Hmmmm, I'm not sure where panning entered the picture, although I did buy a pan (haven't learned how to
use it yet).

Here's my game plan:

I've got a 15" chain flail mill on the way, because the DIP IC's keep getting tangled up
in the 1/2" feed hole of the small hammer mill, so I'm going to do a preliminary grind with the flail mill just
to get the chips down to the size of sand; I'll use neodymium magnets from hard drives I've scrapped out
to pull out any Ferrous material out of DIP IC's [I'm not real sure how to get the metal plates from the quad chips out, though---I busted up some of them with a hammer, and the metal plates in the center of those chips definitely do not
respond to my magnet, so I suspect they're Aluminum] and then I'll run that "chip-sand" through the small hammer mill
to get it down to around 200 mesh.

At that point, I'll centrifuge the +-200 mesh material (a big thanks, Rusty, I had zero frame of reference as
to which would be better for running in a centrifuge, dry chip-sand or wet chip-sand------------wet it will be!)
to get whatever Gold has been liberated from the plastic (knowing that it won't be all the Gold, and that there
will still be clean-up and refining to be done).

Another question I simply don't have a frame of reference/experience to answer---------after centrifuging the
+-200 mesh material, how do you get the end result out of the centrifuge tubes?
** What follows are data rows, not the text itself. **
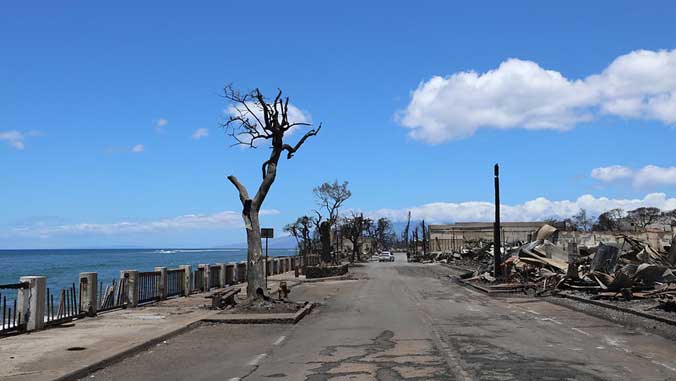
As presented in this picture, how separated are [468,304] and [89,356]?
1438cm

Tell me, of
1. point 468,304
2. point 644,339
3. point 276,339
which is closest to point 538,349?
point 644,339

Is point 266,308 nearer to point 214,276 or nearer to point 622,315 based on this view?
point 622,315

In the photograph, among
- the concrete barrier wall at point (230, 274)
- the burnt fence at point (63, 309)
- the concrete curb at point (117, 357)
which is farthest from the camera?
the concrete barrier wall at point (230, 274)

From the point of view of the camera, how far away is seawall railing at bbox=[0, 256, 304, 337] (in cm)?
1378

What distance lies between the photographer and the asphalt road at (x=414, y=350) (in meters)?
9.52

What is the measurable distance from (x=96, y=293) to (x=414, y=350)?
31.9 ft

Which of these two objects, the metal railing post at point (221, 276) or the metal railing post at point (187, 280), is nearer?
the metal railing post at point (187, 280)

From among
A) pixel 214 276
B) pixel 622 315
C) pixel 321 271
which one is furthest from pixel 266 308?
pixel 321 271

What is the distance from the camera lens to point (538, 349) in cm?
1175

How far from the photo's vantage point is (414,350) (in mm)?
11602

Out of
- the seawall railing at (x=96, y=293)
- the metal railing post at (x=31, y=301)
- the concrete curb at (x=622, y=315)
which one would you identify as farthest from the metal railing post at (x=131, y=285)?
the concrete curb at (x=622, y=315)

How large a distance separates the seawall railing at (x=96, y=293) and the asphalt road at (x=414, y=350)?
10.3 ft

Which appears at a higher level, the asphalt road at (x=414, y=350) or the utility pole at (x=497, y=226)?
the utility pole at (x=497, y=226)

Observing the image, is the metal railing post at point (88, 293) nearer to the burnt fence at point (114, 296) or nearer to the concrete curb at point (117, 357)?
the burnt fence at point (114, 296)
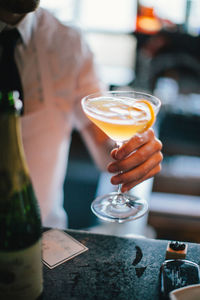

Does the wet material act like
a solid, and come out of the centrifuge tube somewhat like a column, that can then be cut into sections? I have
no idea.

Also, I was thinking about buying plastic 50ml centrifuge tubes. Is plastic better than glass for what I'm doing?

I have a wee bit of lead time here, because the flail mill and the centrifuge won't be here for about another 2 weeks.

I did buy a cyclonic dust control system to use with my shop vac, on the flail mill; the hammer mill is from Action Mining,
and runs apparently enough air through itself to get the ground-up material into a 2 gallon plastic bucket that has a Type C
vacuum bag filter on the exhaust port of the bucket. I researched Type C bags (they're paper), and found that they
only filter down to 30 microns, so I'm looking at buying a 1 micron polypropylene bag filter, because I sure don't want
any 200 mesh silica dust zooming around my garage.

I did take a preliminary shot at incinerating, and screwed it up several ways (I should probably post the 1 picture
I took of the end result), and then it got extremely cold here, so I haven't been able to give it another shot. I
can tell you, however, that I had a rather dense plume of acrid black smoke for about 4-5 minutes, but no ash.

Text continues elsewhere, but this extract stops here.